◆ LA PETICIÓN
Copia tal cual, por favor, todo lo que va desde la fila que contiene "What distance lies" hasta el final de las filas de abajo, ambos extremos incluidos.

(Datos de preguntas de razonamiento espacial)

════════════════

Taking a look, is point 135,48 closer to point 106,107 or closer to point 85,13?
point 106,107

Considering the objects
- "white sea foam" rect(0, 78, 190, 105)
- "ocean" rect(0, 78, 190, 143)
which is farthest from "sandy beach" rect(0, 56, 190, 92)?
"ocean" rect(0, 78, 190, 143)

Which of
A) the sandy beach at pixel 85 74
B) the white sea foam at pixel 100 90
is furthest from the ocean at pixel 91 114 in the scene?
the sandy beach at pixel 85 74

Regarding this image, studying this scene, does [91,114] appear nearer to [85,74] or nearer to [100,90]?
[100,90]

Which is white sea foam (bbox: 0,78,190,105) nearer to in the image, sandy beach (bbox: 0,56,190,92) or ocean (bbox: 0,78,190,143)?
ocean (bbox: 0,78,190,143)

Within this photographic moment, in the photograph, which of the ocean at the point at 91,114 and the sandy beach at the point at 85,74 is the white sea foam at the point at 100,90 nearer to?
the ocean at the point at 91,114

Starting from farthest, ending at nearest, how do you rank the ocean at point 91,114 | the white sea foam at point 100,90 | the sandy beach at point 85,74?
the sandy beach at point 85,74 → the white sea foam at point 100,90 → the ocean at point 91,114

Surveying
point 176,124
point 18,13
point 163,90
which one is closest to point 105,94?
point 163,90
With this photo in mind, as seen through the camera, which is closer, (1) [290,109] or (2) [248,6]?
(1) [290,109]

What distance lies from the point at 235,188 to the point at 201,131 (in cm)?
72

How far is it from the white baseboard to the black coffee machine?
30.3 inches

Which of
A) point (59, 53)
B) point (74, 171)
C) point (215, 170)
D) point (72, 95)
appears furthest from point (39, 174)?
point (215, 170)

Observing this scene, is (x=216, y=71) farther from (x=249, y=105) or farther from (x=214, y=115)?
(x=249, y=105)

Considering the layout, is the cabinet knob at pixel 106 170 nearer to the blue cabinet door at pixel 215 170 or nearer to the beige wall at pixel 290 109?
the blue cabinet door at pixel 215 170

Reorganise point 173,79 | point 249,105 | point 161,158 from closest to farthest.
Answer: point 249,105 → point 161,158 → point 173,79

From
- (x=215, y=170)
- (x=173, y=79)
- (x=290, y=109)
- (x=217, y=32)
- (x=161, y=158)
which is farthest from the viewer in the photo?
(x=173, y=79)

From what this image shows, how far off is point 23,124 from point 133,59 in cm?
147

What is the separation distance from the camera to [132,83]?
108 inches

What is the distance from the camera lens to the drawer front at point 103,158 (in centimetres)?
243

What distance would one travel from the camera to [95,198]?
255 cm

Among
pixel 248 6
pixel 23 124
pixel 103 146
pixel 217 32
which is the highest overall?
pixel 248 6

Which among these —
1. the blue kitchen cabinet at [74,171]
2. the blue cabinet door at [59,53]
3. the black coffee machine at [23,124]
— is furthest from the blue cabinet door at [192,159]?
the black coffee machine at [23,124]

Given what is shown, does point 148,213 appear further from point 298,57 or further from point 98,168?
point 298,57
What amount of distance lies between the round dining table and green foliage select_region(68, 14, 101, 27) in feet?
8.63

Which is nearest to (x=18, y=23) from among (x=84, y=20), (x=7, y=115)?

════════════════

◆ PROBLEMA RESUELTO
What distance lies from the point at 235,188 to the point at 201,131 (in cm)?
72

How far is it from the white baseboard to the black coffee machine?
30.3 inches

Which of
A) point (59, 53)
B) point (74, 171)
C) point (215, 170)
D) point (72, 95)
appears furthest from point (39, 174)?
point (215, 170)

Observing this scene, is (x=216, y=71) farther from (x=249, y=105) or farther from (x=214, y=115)?
(x=249, y=105)

Considering the layout, is the cabinet knob at pixel 106 170 nearer to the blue cabinet door at pixel 215 170 or nearer to the beige wall at pixel 290 109?
the blue cabinet door at pixel 215 170

Reorganise point 173,79 | point 249,105 | point 161,158 from closest to farthest.
Answer: point 249,105 → point 161,158 → point 173,79

From
- (x=215, y=170)
- (x=173, y=79)
- (x=290, y=109)
- (x=217, y=32)
- (x=161, y=158)
which is farthest from the viewer in the photo?
(x=173, y=79)

From what this image shows, how far off is point 23,124 from point 133,59 in cm?
147

What is the separation distance from the camera to [132,83]?
108 inches

What is the distance from the camera lens to the drawer front at point 103,158 (in centimetres)?
243

What distance would one travel from the camera to [95,198]?
255 cm

Among
pixel 248 6
pixel 23 124
pixel 103 146
pixel 217 32
which is the highest overall?
pixel 248 6

Which among these —
1. the blue kitchen cabinet at [74,171]
2. the blue cabinet door at [59,53]
3. the black coffee machine at [23,124]
— is furthest from the blue cabinet door at [192,159]?
the black coffee machine at [23,124]

Given what is shown, does point 148,213 appear further from point 298,57 or further from point 98,168?
point 298,57
What amount of distance lies between the round dining table and green foliage select_region(68, 14, 101, 27) in feet?
8.63

Which is nearest to (x=18, y=23) from among (x=84, y=20), (x=7, y=115)?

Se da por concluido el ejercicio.